I need to show every automorphism of a tree fixes an edge or a vertex. I am aware of the classic inductive proofs of this fact, but I wanted to try this algebraically. I am fairly new to graph theory so I am not sure if this is a valid method.
Consider Tree $T = (V,E)$. Then an Automorphism of $T$ can be represented by permutation cycles of the vertices or a permutation cycle of edges. Since a tree has $v$ vertices and $v-1$ edges $\implies$ either the permutation of edges or the permutation of vertices must be even depending on $v$. But of course, every even permutation is a product of $3-cycles$.

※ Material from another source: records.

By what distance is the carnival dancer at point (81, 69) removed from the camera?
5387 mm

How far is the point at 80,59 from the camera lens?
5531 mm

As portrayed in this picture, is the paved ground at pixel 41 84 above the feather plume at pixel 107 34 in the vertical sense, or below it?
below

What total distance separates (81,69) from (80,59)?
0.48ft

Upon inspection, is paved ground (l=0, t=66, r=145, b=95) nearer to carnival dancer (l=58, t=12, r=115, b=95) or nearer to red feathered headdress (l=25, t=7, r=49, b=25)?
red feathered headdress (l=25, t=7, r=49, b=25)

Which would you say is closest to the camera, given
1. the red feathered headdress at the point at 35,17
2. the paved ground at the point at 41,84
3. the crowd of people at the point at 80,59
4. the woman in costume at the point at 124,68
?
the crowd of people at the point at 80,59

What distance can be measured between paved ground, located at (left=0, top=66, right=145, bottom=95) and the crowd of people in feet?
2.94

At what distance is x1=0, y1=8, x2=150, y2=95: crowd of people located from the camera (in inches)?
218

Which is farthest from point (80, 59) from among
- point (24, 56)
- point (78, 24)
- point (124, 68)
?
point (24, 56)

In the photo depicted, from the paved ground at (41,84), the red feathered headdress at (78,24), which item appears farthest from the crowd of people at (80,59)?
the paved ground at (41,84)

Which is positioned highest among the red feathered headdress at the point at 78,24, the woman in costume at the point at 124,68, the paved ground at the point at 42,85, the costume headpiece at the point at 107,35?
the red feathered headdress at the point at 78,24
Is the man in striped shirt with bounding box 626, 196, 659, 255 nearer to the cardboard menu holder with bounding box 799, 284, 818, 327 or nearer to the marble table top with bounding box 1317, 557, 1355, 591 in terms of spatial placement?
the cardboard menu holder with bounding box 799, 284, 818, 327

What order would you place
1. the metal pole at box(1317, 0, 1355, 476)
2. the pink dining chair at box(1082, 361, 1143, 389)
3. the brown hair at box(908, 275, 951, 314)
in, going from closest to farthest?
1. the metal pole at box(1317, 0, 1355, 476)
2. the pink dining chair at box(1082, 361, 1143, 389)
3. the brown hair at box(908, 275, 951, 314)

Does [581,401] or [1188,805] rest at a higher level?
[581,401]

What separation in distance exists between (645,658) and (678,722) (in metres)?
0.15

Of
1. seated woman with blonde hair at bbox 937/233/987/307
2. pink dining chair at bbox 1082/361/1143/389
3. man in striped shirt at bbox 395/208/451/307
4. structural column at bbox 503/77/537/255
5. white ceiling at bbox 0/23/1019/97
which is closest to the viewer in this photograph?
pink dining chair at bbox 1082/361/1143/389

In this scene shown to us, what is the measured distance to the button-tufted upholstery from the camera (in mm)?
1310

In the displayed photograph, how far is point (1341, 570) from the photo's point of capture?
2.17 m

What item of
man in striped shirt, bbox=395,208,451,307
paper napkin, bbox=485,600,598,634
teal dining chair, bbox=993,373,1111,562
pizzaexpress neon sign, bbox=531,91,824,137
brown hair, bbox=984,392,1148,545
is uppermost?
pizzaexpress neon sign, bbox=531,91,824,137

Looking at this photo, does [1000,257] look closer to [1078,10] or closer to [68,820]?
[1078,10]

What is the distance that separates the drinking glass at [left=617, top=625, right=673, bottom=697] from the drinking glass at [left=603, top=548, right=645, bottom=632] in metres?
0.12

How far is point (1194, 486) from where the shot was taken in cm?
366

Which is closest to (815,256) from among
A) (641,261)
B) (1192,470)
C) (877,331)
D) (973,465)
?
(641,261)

It can easily be checked by hand or by a computer that any permutation of a $3-cycle$ of vertices of $T$ fixes a vertex or edge. Similarly, a $3-cycle$ of edges of $T$ fixes an edge or a vertex. So, since any automorphism of $T$ can be written as a product of $3-cycles$, then $T$ must fix an edge or vertex.
Any help showing if this is valid, or why it is invalid would be greatly appreciated.
It is not fair to conclude that because one of $|V|$ or $|E|$ is even, the permutation of either $V$ or $E$ must be even.
For example, consider the tree
and consider the automorphism that swaps $a,b$ (leaving $c,d,e$ fixed). This is an odd permutation of the vertices (because two vertices are swapped), and also an odd permutation of the edges (because the edges $ae, be$ are swapped, leaving the other edges alone).
Even a permutation of an even set with no fixed points can be odd. For example, we can permute $\{1,2,3,4\}$ by $(1\;2)\;(3\;4)$ (an even permutation) or by $(1\;2\;3\;4)$ (an odd permutation).